Então, as empresas informarão no processo quais moedas o falecido investiu, a quantidade de cada moeda e se existe saldo em dinheiro brasileiro (real). Agora, com essas informações em mãos, o filho pode pedir para que esses valores integrem o inventário do pai.
É possível sim, portanto, pedir o extrato para as empresas. Importante destacar, ainda, que se o falecido deixou o dinheiro em uma cold wallet e ninguém sabe a senha ou a cold wallet foi perdida, esse dinheiro não poderá ser recuperado. Eis o grande risco, portanto, dessa forma de armazenamento das criptomoedas.
Em casos assim, Token, Criptomoedas, NFTs, são tudo a mesma coisa perante a lei?
Estevan: Sim! Tudo está englobado no conceito de herança digital e todos são passiveis de partilha entre herdeiros.
4- O valor dos bens são determinados pelo mercado?
Estevan: A resposta é positiva, mas eis aí o grande problema que os processos de herança digital enfrentarão: a precificação desses itens digitais.
Se a herança for composta apenas por moedas digitais, torna-se mais fácil a resolução da demanda, pois cada moeda tem a sua cotação diária. Desta forma, a moeda é avaliada no momento da divisão da herança para fins de partilha sucessória.
Porém, em casos de NTF’s, por exemplo, onde o valor varia consideravelmente, pode haver briga entre herdeiros quanto ao valor do bem. Nesta hipótese, o juiz pode pedir auxílio a um avaliador judicial expert na área digital para precificar o item.

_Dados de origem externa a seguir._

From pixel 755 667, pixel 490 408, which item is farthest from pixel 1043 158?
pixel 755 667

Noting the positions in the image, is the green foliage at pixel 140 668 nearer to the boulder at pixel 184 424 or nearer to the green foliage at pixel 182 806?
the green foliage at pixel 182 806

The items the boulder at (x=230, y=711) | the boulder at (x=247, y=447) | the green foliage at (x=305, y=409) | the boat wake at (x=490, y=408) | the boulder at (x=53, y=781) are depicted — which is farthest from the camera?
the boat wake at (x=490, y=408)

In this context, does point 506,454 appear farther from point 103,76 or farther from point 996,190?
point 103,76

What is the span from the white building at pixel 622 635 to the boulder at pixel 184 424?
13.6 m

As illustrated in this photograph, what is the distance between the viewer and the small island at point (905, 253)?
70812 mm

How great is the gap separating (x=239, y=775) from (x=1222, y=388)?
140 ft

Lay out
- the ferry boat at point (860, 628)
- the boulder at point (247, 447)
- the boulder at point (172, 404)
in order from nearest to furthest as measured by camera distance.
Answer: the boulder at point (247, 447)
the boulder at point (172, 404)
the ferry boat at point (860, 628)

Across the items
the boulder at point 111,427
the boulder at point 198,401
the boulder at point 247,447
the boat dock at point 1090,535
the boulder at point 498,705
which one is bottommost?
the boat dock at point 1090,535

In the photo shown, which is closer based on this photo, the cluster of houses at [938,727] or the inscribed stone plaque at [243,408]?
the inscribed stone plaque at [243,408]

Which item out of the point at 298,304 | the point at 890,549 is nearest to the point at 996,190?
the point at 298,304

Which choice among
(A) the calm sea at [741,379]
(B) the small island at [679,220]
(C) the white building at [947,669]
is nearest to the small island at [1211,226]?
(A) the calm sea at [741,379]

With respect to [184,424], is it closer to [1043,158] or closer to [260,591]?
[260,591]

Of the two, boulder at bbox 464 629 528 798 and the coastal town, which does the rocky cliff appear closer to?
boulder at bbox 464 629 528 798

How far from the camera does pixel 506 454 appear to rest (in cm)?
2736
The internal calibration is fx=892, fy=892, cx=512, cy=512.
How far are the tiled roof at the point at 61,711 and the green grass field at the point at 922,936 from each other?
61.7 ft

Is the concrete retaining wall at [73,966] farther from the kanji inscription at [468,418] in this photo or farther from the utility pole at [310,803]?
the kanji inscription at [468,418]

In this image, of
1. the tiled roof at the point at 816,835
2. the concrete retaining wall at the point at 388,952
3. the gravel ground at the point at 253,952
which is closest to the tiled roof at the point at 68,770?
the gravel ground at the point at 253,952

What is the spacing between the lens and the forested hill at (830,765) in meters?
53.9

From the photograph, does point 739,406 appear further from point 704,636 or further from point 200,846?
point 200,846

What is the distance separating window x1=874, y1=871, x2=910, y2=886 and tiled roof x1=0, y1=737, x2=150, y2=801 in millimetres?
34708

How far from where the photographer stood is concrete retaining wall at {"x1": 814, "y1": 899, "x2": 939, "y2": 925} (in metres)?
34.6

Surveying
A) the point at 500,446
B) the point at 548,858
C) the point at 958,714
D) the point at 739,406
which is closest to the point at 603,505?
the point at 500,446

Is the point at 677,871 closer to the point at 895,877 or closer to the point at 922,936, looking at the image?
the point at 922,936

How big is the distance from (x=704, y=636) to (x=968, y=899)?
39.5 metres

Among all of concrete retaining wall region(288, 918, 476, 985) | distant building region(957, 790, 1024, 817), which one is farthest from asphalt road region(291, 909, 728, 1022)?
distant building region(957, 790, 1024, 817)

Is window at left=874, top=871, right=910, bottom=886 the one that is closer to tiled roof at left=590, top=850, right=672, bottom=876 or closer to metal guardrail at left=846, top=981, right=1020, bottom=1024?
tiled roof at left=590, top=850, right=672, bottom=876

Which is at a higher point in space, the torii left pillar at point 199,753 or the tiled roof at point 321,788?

Deixe-me ilustrar para ficar mais fácil a compreensão: imagine que o falecido havia comprado uma peça de roupa digital em um jogo online pelo preço de R$ 10.000. Anos depois, a pessoa falece. Alguém pagaria os mesmos dez mil ou mais pelo mesmo item? Isso depende de uma série de fatores: o jogo ainda é popular? O número de jogadores aumentou ou diminuiu? Alguma pessoa ainda tem interesse em comprar esse NTF? Portanto, pode ser que o NTF tenha valorizado ou desvalorizado sobremaneira. O mercado dirá o preço.
Esse assunto de herança digital foi recentemente debatido pelo Tribunal de Justiça do Estado de Minas Gerais no processo n.º 1.0000.21.190675-5/001. Poderia nos explicar o que aconteceu nesse julgamento?
Estevan: Neste caso, uma herdeira não conseguia abrir os dispositivos do falecido (um aparelho de celular e um notebook da marca Apple), pois não tinha a senha desses aparelhos.
A herdeira chegou a levar os aparelhos em uma licenciada da Apple, porém foi informada que a empresa só desbloquearia os produtos por meio de uma ordem judicial. A herdeira pediu, portanto, ao Poder Judiciário para que a empresa Apple efetuasse o desbloqueio dos dispositivos (informasse, portanto, as senhas do falecido).
Existe, no entanto, o direito à privacidade do ser humano, tanto dos vivos quanto dos mortos. E, sendo assim, desbloquear os aparelhos do falecido poderia colocar em risco a sua intimidade (mesmo morto), bem como a intimidade de terceiros (como a troca de mensagens privadas como e-mails, por exemplo).
O grande precedente que tivemos com o caso acima foi o seguinte: os desembargadores entenderam que essa violação de intimidade é possível em casos que o pedido seja justificado na herança digital.
Portanto, caso a herdeira tivesse mencionado que precisava desbloquear os aparelhos para ter acesso às contas do falecido para levantar os valores de criptomoedas, por exemplo, o juiz teria autorizado o acesso aos aparelhos.
É necessário, contudo, justificar ao juiz a imprescindibilidade do desbloqueio dos aparelhos e a impossibilidade de conseguir acessar essa herança digital por outros meios. No caso, o desembargador relator entendeu que a herdeira não justificou “o porquê do interesse em acessar os dados pessoais do de cujus”, negando o seu pedido de desbloqueio.
Qual dica você dá para aos nossos leitores?
Estevan: Se você, leitor, investe em criptomoedas ou possui qualquer tipo de patrimônio digital, seria prudente informar seus familiares sobre suas contas e senhas para eles conseguirem liberar esses valores de forma simples após a sua morte.
Para ter mais segurança ainda, você pode fazer um testamento por escritura pública em cartório nomeando um testamenteiro responsável para administrar essas quantias e distribuí-las aos herdeiros conforme a sua vontade.